# Beretta 1951 locking lug broke agian after 23 rounds!??



## Lightningjames68 (Sep 16, 2019)

Hi im back agian for help, advice? I recieved the best advice ever from here, ok, i replaced my beretta 51 locking lug and slide functioned perfect after 2 dozen rnds. Of 115 grain. The locking lug broke! Agian?? Im so bummbed, is my solution, to except my expensive loss and bury it? I never ever give up on anything, in my own defense though its cost me a small fortune,. God bless you brothers! James


----------



## denner12 (Oct 14, 2017)

I would think either the locking block had a crack/fault or bad metallurgy of some kind or the locking screw became loose allowing the locking block to batter itself. I'd suggest the locking screw needs to be tightly screwed in and I'd highly suggest a high quality thread locker. I would likewise purchase a new locking screw if you haven't already done so.

Where did you obtain the locking block, was it new manufacture, used, etc.............
https://www.ebay.com/itm/Beretta-1951-compatible-locking-block-New-manufacture-/254340520939

Albeit, these locking blocks are expensive, especially when you can find grade A 1951 Beretta's for $364.00
https://dkfirearms.com/product/surplus-beretta-m1951-9mm/


----------



## Lightningjames68 (Sep 16, 2019)

denner12 said:


> I would think either the locking block had a crack/fault or bad metallurgy of some kind or the locking screw became loose allowing the locking block to batter itself. I'd suggest the locking screw needs to be tightly screwed in and I'd highly suggest a high quality thread locker. I would likewise purchase a new locking screw if you haven't already done so.
> 
> Where did you obtain the locking block, was it new manufacture, used, etc.............
> https://www.ebay.com/itm/Beretta-1951-compatible-locking-block-New-manufacture-/254340520939
> ...


Hi guys i used a new pin, with the new locking lug i tightened it to where there wasnt any play, but yet worked properly, broke right wear the wing comes out ? I bought the new locking lug off ebay


----------



## Lightningjames68 (Sep 16, 2019)

Lightningjames68 said:


> Hi guys i used a new pin, with the new locking lug i tightened it to where there wasnt any play, but yet worked properly, broke right wear the wing comes out ? I bought the new locking lug off ebay


Thanku agian denner12! Your advice is much appreciated!


----------



## denner12 (Oct 14, 2017)

Lightningjames68 said:


> I bought the new locking lug off ebay


Was the locking block from the same seller as the link above?


----------



## berettatoter (Sep 1, 2011)

Man, your having some real issues with that Beretta. One of the gun shops near me, have a few of them for sale, but I don't think I will bite on any of them. They don't look too bad, but bet they have had a ton of rounds put through them.


----------



## denner12 (Oct 14, 2017)

berettatoter said:


> Man, your having some real issues with that Beretta. One of the gun shops near me, have a few of them for sale, but I don't think I will bite on any of them. They don't look too bad, but bet they have had a ton of rounds put through them.
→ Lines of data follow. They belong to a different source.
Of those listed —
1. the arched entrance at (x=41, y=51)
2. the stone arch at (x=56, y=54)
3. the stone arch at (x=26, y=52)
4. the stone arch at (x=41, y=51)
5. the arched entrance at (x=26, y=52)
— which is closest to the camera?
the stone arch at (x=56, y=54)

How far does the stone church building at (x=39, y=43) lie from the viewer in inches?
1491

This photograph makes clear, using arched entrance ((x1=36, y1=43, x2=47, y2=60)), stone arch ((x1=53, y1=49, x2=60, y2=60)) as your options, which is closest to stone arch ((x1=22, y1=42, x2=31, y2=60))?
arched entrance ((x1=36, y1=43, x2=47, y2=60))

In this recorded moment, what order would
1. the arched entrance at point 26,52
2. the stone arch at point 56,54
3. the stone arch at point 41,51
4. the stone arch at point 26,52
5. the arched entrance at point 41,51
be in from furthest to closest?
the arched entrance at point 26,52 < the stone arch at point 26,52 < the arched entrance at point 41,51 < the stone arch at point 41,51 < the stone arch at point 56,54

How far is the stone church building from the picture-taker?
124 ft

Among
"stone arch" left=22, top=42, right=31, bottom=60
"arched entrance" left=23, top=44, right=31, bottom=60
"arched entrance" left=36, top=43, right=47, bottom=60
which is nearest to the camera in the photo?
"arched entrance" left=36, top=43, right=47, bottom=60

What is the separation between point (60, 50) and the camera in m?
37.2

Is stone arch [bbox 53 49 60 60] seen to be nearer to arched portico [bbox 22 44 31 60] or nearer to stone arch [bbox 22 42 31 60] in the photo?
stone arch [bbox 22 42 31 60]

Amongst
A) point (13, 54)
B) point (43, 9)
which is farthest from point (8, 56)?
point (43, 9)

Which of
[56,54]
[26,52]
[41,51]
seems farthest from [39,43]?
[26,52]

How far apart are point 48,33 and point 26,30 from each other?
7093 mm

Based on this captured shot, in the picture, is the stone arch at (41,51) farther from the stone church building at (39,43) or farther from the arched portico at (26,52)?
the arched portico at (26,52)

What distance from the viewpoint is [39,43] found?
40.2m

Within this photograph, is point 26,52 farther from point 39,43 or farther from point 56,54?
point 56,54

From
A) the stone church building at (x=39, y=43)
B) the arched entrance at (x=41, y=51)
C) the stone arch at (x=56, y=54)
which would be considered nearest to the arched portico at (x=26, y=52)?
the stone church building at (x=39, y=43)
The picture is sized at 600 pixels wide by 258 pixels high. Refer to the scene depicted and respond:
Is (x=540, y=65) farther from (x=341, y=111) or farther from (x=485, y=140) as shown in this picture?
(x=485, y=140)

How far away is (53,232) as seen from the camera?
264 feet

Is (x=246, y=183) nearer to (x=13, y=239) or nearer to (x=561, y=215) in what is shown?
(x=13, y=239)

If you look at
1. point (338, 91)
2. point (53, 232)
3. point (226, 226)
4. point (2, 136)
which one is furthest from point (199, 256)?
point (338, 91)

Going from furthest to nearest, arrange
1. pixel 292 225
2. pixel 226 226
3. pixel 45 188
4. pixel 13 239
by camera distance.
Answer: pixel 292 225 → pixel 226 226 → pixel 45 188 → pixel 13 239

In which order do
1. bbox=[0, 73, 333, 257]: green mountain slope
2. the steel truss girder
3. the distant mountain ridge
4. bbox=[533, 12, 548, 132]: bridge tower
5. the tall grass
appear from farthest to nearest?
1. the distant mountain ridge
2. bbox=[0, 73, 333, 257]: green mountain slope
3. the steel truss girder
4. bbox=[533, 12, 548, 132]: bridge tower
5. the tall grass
I don't think it's the pistol per-se. It's the substandard replacement locking blocks you find for them. Once Beretta sold the rights to Maadi/Helwan and Tariq, quality control, metalurgy, etc.. went down substantially.
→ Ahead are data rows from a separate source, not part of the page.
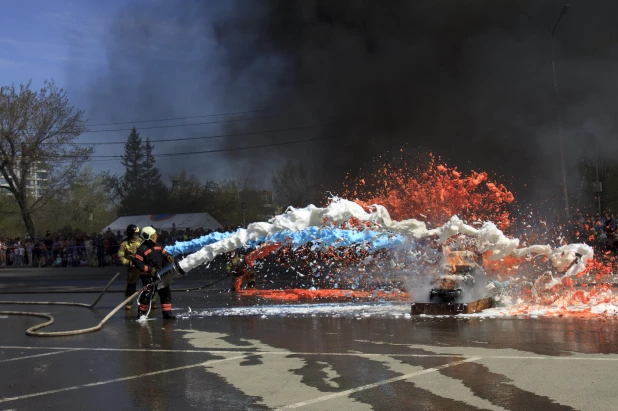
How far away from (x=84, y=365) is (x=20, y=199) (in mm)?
37343

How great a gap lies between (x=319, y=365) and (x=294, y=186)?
1158 inches

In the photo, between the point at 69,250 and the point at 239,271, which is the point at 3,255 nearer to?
the point at 69,250

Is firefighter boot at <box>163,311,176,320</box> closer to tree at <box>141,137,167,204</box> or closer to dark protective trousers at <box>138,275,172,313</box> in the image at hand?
dark protective trousers at <box>138,275,172,313</box>

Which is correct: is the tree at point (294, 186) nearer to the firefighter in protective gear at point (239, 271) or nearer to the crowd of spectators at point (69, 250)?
the crowd of spectators at point (69, 250)

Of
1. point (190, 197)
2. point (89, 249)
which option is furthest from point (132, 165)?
point (89, 249)

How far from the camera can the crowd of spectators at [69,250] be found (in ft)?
100

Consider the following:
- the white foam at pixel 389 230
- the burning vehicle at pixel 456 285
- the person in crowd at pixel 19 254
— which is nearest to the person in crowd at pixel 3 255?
the person in crowd at pixel 19 254

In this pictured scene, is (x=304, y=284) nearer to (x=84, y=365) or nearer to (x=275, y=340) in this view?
(x=275, y=340)

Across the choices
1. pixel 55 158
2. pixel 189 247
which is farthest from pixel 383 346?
pixel 55 158

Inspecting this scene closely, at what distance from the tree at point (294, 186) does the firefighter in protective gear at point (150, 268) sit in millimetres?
13523

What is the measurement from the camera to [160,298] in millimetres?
10859

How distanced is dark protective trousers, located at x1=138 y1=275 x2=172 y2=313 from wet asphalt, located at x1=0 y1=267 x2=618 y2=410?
10.2 inches

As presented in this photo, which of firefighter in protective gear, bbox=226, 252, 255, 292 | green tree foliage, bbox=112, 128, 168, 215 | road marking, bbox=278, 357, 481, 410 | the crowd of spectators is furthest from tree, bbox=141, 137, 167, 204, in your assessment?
road marking, bbox=278, 357, 481, 410

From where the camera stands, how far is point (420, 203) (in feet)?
38.4
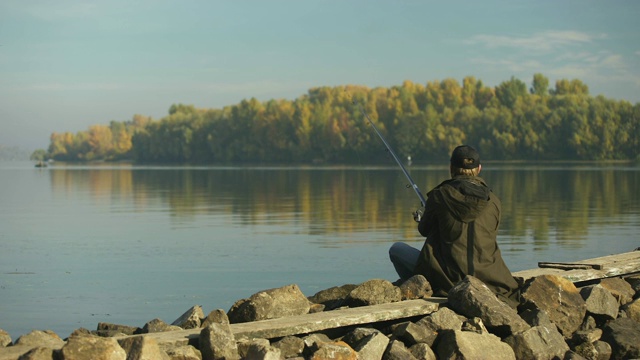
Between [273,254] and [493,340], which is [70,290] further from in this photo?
[493,340]

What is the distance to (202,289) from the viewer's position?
40.0 feet

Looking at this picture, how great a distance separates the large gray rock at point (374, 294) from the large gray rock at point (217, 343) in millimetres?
1541

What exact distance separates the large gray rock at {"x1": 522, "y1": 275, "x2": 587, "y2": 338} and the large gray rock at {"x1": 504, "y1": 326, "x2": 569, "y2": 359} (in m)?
0.56

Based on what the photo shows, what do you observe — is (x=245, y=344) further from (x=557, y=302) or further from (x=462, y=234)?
(x=557, y=302)

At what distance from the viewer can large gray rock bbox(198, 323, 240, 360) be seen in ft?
20.2

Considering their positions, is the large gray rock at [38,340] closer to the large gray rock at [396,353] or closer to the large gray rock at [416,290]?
the large gray rock at [396,353]

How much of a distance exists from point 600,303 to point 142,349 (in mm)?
3942

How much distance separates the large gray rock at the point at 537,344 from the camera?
682 centimetres

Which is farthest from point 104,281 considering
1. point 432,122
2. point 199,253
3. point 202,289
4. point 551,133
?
point 432,122

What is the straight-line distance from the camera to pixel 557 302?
7.71 metres

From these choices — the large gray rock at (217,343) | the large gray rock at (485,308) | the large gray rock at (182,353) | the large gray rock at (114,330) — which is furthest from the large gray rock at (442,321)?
the large gray rock at (114,330)

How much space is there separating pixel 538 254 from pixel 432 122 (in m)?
105

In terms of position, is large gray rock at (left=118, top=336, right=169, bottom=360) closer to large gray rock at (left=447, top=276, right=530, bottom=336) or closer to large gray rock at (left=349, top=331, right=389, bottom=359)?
large gray rock at (left=349, top=331, right=389, bottom=359)

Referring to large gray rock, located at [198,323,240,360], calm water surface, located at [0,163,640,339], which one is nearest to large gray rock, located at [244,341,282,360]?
large gray rock, located at [198,323,240,360]
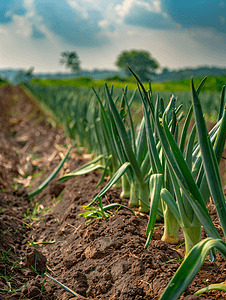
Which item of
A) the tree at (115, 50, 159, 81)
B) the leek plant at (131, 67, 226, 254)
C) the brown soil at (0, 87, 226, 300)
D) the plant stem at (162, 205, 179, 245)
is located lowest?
the brown soil at (0, 87, 226, 300)

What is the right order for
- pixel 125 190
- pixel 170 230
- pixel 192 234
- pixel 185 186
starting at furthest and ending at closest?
pixel 125 190 < pixel 170 230 < pixel 192 234 < pixel 185 186

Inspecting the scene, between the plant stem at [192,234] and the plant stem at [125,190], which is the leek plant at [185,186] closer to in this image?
the plant stem at [192,234]

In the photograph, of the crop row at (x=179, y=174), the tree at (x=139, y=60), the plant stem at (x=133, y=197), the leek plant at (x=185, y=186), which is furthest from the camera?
the tree at (x=139, y=60)

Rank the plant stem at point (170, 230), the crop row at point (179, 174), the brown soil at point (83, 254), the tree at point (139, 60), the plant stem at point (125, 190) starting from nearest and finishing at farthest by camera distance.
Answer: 1. the crop row at point (179, 174)
2. the brown soil at point (83, 254)
3. the plant stem at point (170, 230)
4. the plant stem at point (125, 190)
5. the tree at point (139, 60)

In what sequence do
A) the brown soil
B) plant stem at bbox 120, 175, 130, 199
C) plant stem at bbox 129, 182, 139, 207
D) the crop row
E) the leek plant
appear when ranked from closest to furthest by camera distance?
1. the crop row
2. the leek plant
3. the brown soil
4. plant stem at bbox 129, 182, 139, 207
5. plant stem at bbox 120, 175, 130, 199

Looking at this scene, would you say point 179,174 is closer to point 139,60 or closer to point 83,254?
point 83,254

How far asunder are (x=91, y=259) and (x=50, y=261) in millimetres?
284

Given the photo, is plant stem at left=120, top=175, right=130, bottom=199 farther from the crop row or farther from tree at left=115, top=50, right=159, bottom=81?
tree at left=115, top=50, right=159, bottom=81

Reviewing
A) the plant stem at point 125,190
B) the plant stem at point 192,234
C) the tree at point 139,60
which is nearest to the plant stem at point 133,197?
the plant stem at point 125,190

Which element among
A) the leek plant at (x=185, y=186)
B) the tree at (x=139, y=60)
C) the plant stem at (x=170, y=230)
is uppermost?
the tree at (x=139, y=60)

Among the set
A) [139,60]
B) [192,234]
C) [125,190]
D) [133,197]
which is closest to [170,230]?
[192,234]

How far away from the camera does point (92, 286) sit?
1.02 meters

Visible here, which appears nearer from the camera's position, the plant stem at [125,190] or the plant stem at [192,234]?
the plant stem at [192,234]

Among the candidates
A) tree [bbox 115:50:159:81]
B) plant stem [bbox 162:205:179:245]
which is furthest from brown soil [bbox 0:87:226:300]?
tree [bbox 115:50:159:81]
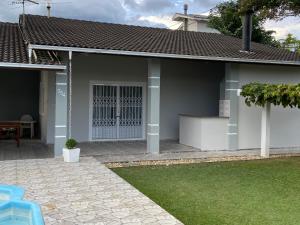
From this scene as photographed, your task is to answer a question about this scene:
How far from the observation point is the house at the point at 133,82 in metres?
12.4

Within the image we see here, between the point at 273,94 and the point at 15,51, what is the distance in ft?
25.2

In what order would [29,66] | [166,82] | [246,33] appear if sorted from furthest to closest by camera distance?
[166,82] → [246,33] → [29,66]

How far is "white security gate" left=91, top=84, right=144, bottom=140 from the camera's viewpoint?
50.6 ft

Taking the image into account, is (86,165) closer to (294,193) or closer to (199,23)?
(294,193)

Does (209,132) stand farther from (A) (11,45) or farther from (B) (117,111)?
(A) (11,45)

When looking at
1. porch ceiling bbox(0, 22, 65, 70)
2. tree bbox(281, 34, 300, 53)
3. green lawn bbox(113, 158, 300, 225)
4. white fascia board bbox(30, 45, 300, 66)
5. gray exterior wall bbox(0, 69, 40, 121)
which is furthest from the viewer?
tree bbox(281, 34, 300, 53)

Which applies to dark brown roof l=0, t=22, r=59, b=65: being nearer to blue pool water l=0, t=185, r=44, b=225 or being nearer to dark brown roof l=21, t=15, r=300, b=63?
dark brown roof l=21, t=15, r=300, b=63

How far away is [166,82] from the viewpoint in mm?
16688

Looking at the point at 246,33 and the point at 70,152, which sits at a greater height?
the point at 246,33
I seriously doubt the Navy/police surplus Beretta 1951's out there right now have a ton of rounds through them, much more likely they've been in deep storage at least from 1977 and before that time hardly ever shot.

The 2nd series likewise has a very durable steel frame and slide, it's the substandard replacement locking blocks which is the pistols Achilles heel from what I'm gathering. If you can find a good locking block I'd think you'd be in business.


----------